— start of Quoted text —
My favorite business success story is the guy who ran the hi-fi store where the members of a scrabbling rock group called the Warlocks used to hang out. They observed that the PA systems they had to use to sing into all sucked, and they suggested to the guy that if he built a better system than what was then commercially available, they'd rent it from him frequently. So he did, and they did. And the other bands in town noticed, and they wanted to rent it too, and there was enough demand that he had to build another one. And then a bigger one, as the various bands got more popular and got booked to play bigger venues. Ultimately the guy-- I think his name was Heil-- had millions of dollars worth of sound systems for hire, and half a dozen trucks to haul it all around in, and a bunch of highly skilled (and well compensated) employees to set it all up, run it, tear it down, and truck it to the next gig. By then, of course, the group had changed its name from the Warlocks to the Grateful Dead.
— end of Quoted text —
— start of Material provided —
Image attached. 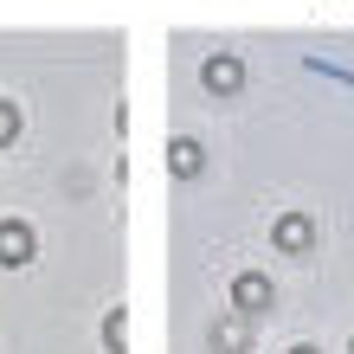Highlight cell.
I'll list each match as a JSON object with an SVG mask.
<instances>
[{"instance_id": "3957f363", "label": "cell", "mask_w": 354, "mask_h": 354, "mask_svg": "<svg viewBox=\"0 0 354 354\" xmlns=\"http://www.w3.org/2000/svg\"><path fill=\"white\" fill-rule=\"evenodd\" d=\"M200 84L213 91V97H239V91H245V65H239L232 52H213V58L200 65Z\"/></svg>"}, {"instance_id": "30bf717a", "label": "cell", "mask_w": 354, "mask_h": 354, "mask_svg": "<svg viewBox=\"0 0 354 354\" xmlns=\"http://www.w3.org/2000/svg\"><path fill=\"white\" fill-rule=\"evenodd\" d=\"M348 348H354V342H348Z\"/></svg>"}, {"instance_id": "277c9868", "label": "cell", "mask_w": 354, "mask_h": 354, "mask_svg": "<svg viewBox=\"0 0 354 354\" xmlns=\"http://www.w3.org/2000/svg\"><path fill=\"white\" fill-rule=\"evenodd\" d=\"M168 174H174V180H200V174H206V142L168 136Z\"/></svg>"}, {"instance_id": "9c48e42d", "label": "cell", "mask_w": 354, "mask_h": 354, "mask_svg": "<svg viewBox=\"0 0 354 354\" xmlns=\"http://www.w3.org/2000/svg\"><path fill=\"white\" fill-rule=\"evenodd\" d=\"M290 354H322V348H309V342H297V348H290Z\"/></svg>"}, {"instance_id": "7a4b0ae2", "label": "cell", "mask_w": 354, "mask_h": 354, "mask_svg": "<svg viewBox=\"0 0 354 354\" xmlns=\"http://www.w3.org/2000/svg\"><path fill=\"white\" fill-rule=\"evenodd\" d=\"M32 252H39V232H32V225L26 219H0V264H7V270H26Z\"/></svg>"}, {"instance_id": "5b68a950", "label": "cell", "mask_w": 354, "mask_h": 354, "mask_svg": "<svg viewBox=\"0 0 354 354\" xmlns=\"http://www.w3.org/2000/svg\"><path fill=\"white\" fill-rule=\"evenodd\" d=\"M270 245H277V252H290V258L309 252V245H316V219H309V213H283L277 225H270Z\"/></svg>"}, {"instance_id": "8992f818", "label": "cell", "mask_w": 354, "mask_h": 354, "mask_svg": "<svg viewBox=\"0 0 354 354\" xmlns=\"http://www.w3.org/2000/svg\"><path fill=\"white\" fill-rule=\"evenodd\" d=\"M213 354H252V316H225V322H213Z\"/></svg>"}, {"instance_id": "52a82bcc", "label": "cell", "mask_w": 354, "mask_h": 354, "mask_svg": "<svg viewBox=\"0 0 354 354\" xmlns=\"http://www.w3.org/2000/svg\"><path fill=\"white\" fill-rule=\"evenodd\" d=\"M19 129H26V116H19V103L13 97H0V149H13Z\"/></svg>"}, {"instance_id": "ba28073f", "label": "cell", "mask_w": 354, "mask_h": 354, "mask_svg": "<svg viewBox=\"0 0 354 354\" xmlns=\"http://www.w3.org/2000/svg\"><path fill=\"white\" fill-rule=\"evenodd\" d=\"M122 342H129V316H122V303H116L110 316H103V348H110V354H122Z\"/></svg>"}, {"instance_id": "6da1fadb", "label": "cell", "mask_w": 354, "mask_h": 354, "mask_svg": "<svg viewBox=\"0 0 354 354\" xmlns=\"http://www.w3.org/2000/svg\"><path fill=\"white\" fill-rule=\"evenodd\" d=\"M270 303H277V283L264 270H239L232 277V309L239 316H270Z\"/></svg>"}]
</instances>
— end of Material provided —
# [Exercise set]
- A) Condense the paragraph of the business success story that begins "My favorite business success story" into a short bulleted list that keeps its main facts.
- B) According to the business success story, what did the owner have to haul his sound systems around in?
- C) Carry on the business success story from its last sentence.
The items are separate material and are unrelated to the business success story.

# [Answers for this exercise]
- A)
- Members of a rock group called the Warlocks hung out at a hi-fi store and found the available PA systems poor.
- They told the owner that if he built a better system, they would rent it often. He built it, and they rented it.
- Other local bands wanted to rent it too, so he built another, then a bigger one as the bands played larger venues.
- Eventually the owner, whose name the writer thinks was Heil, had millions of dollars' worth of rental sound systems, half a dozen trucks and a crew of skilled, well-paid employees to set up, run, tear down and haul the gear.
- By then the Warlocks had become the Grateful Dead.

- B) Half a dozen trucks.

- C)
There are several elements to his success. Technical knowledge and skill go into it, of course. So does vision, having the idea how to improve a system or a situation. So does luck, of course. So does a non-judgmental attitude toward your customers: most entrepreneurs would probably have kicked Pigpen out of their stores, not listened politely while he and his friends described a highly speculative business opportunity.

I've been trying to think of such a concept my whole life. But I'm afraid I'm not imaginative enough. Best idea I've had is to start a wind farm: buy up an abandoned family farm somewhere picturesque, erect a bunch of wind turbines on the property, and sell electricity back to the grid. I only need a couple million more dollars...

My opinion, and worth what you paid for it.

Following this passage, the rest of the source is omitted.